**TASK TO CARRY OUT:** Output every line of the listing below verbatim, omitting the pictures.

[Spatial questions based on pictures]
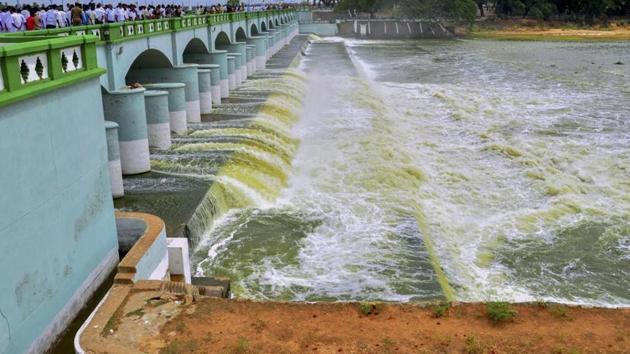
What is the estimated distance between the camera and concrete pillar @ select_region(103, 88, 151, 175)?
15773 mm

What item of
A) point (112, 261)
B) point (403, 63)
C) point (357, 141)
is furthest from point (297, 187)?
point (403, 63)

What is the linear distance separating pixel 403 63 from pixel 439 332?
44.7 meters

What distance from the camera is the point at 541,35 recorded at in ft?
252

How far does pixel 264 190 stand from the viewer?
15.9 meters

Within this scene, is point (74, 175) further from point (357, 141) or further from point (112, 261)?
point (357, 141)

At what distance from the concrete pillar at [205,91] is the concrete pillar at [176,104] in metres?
3.71

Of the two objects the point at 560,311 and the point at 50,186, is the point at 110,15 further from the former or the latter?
the point at 560,311

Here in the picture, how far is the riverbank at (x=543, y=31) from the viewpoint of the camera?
244ft

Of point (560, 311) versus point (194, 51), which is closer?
point (560, 311)

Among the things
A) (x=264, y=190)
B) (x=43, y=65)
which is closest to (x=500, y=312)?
(x=43, y=65)

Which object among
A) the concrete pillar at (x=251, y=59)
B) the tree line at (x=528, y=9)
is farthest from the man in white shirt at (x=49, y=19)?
the tree line at (x=528, y=9)

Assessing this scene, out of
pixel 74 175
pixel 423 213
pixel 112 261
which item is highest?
pixel 74 175

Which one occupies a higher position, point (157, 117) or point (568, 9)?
point (568, 9)

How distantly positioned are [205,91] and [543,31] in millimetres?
68849
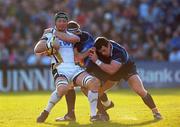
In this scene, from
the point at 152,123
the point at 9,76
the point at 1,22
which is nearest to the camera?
the point at 152,123

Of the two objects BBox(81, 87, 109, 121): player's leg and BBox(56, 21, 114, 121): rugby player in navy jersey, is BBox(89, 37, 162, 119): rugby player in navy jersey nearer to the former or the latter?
BBox(56, 21, 114, 121): rugby player in navy jersey

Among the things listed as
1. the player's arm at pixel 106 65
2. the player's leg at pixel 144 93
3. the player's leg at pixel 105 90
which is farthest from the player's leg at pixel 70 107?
the player's leg at pixel 144 93

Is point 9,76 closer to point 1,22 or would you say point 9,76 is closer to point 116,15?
point 1,22

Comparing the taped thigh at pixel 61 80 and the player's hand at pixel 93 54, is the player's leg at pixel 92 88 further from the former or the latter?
the player's hand at pixel 93 54

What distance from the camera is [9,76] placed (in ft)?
91.7

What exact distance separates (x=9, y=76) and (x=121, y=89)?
4807mm

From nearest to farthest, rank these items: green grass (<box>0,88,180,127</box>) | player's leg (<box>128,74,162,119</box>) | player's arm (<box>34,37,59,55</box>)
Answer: green grass (<box>0,88,180,127</box>), player's arm (<box>34,37,59,55</box>), player's leg (<box>128,74,162,119</box>)

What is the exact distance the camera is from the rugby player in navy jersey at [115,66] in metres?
13.7

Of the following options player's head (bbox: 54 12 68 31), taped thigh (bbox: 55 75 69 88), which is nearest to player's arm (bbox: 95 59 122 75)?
taped thigh (bbox: 55 75 69 88)

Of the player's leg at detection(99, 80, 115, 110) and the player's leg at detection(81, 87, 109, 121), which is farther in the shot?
the player's leg at detection(99, 80, 115, 110)

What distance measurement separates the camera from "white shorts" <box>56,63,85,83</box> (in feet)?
44.8

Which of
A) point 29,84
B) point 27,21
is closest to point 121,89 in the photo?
point 29,84

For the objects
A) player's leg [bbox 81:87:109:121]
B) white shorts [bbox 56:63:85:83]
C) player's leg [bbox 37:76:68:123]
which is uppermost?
white shorts [bbox 56:63:85:83]

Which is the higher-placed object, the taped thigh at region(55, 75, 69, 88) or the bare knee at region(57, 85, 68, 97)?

**RESPONSE TO THIS TASK:**
What is the estimated distance between the camera and concrete pillar @ select_region(103, 88, 151, 175)?
15773 mm

What item of
A) point (112, 261)
B) point (403, 63)
C) point (357, 141)
is furthest from point (297, 187)?
point (403, 63)

What is the linear distance separating pixel 403 63 from pixel 439 332?
44.7 meters

What distance from the camera is the point at 541,35 recorded at in ft?
252

How far does pixel 264 190 stand from the viewer?
15.9 meters

Within this scene, is point (74, 175) further from point (357, 141) or further from point (112, 261)?
point (357, 141)

At what distance from the concrete pillar at [205,91] is the concrete pillar at [176,104] in metres?
3.71

Of the two objects the point at 560,311 and the point at 50,186, is the point at 110,15 further from the former or the latter?
the point at 560,311

Here in the picture, how far is the riverbank at (x=543, y=31) from the viewpoint of the camera?
244ft

Of point (560, 311) versus point (194, 51), which is closer?
point (560, 311)

Among the things
A) (x=264, y=190)
B) (x=43, y=65)
which is closest to (x=500, y=312)?
(x=43, y=65)

Which object among
A) the concrete pillar at (x=251, y=59)
B) the tree line at (x=528, y=9)
is farthest from the man in white shirt at (x=49, y=19)?
the tree line at (x=528, y=9)

Assessing this scene, out of
pixel 74 175
pixel 423 213
pixel 112 261
which item is highest?
pixel 74 175

Which one occupies a higher position, point (157, 117) or point (568, 9)?
point (568, 9)

How distantly positioned are [205,91] and [543,31] in millimetres?
68849
In this scene, from
the point at 152,123
the point at 9,76
the point at 1,22
which is nearest to the camera?
the point at 152,123

Of the two objects BBox(81, 87, 109, 121): player's leg and BBox(56, 21, 114, 121): rugby player in navy jersey, is BBox(89, 37, 162, 119): rugby player in navy jersey nearer to the former or the latter?
BBox(56, 21, 114, 121): rugby player in navy jersey

Among the things listed as
1. the player's arm at pixel 106 65
2. the player's leg at pixel 144 93
3. the player's leg at pixel 105 90
which is farthest from the player's leg at pixel 70 107?
the player's leg at pixel 144 93

Is point 9,76 closer to point 1,22 or would you say point 9,76 is closer to point 116,15?
point 1,22

Comparing the taped thigh at pixel 61 80 and the player's hand at pixel 93 54, is the player's leg at pixel 92 88 further from the former or the latter?
the player's hand at pixel 93 54

What distance from the camera is [9,76] placed (in ft)?
91.7

What exact distance separates (x=9, y=76) and (x=121, y=89)?
4807mm

From nearest to farthest, rank these items: green grass (<box>0,88,180,127</box>) | player's leg (<box>128,74,162,119</box>) | player's arm (<box>34,37,59,55</box>)
Answer: green grass (<box>0,88,180,127</box>), player's arm (<box>34,37,59,55</box>), player's leg (<box>128,74,162,119</box>)

What is the exact distance the camera is from the rugby player in navy jersey at [115,66] in metres?
13.7

Of the following options player's head (bbox: 54 12 68 31), taped thigh (bbox: 55 75 69 88), which is nearest to player's arm (bbox: 95 59 122 75)?
taped thigh (bbox: 55 75 69 88)

Of the player's leg at detection(99, 80, 115, 110) and the player's leg at detection(81, 87, 109, 121), which is farther in the shot?
the player's leg at detection(99, 80, 115, 110)

What distance measurement separates the camera from "white shorts" <box>56,63,85,83</box> (in feet)?
44.8

Which of
A) point 29,84
B) point 27,21
is closest to point 121,89 in the photo?
point 29,84

For the objects
A) player's leg [bbox 81:87:109:121]
B) white shorts [bbox 56:63:85:83]
C) player's leg [bbox 37:76:68:123]
which is uppermost?
white shorts [bbox 56:63:85:83]

Which is the higher-placed object, the taped thigh at region(55, 75, 69, 88) or the bare knee at region(57, 85, 68, 97)?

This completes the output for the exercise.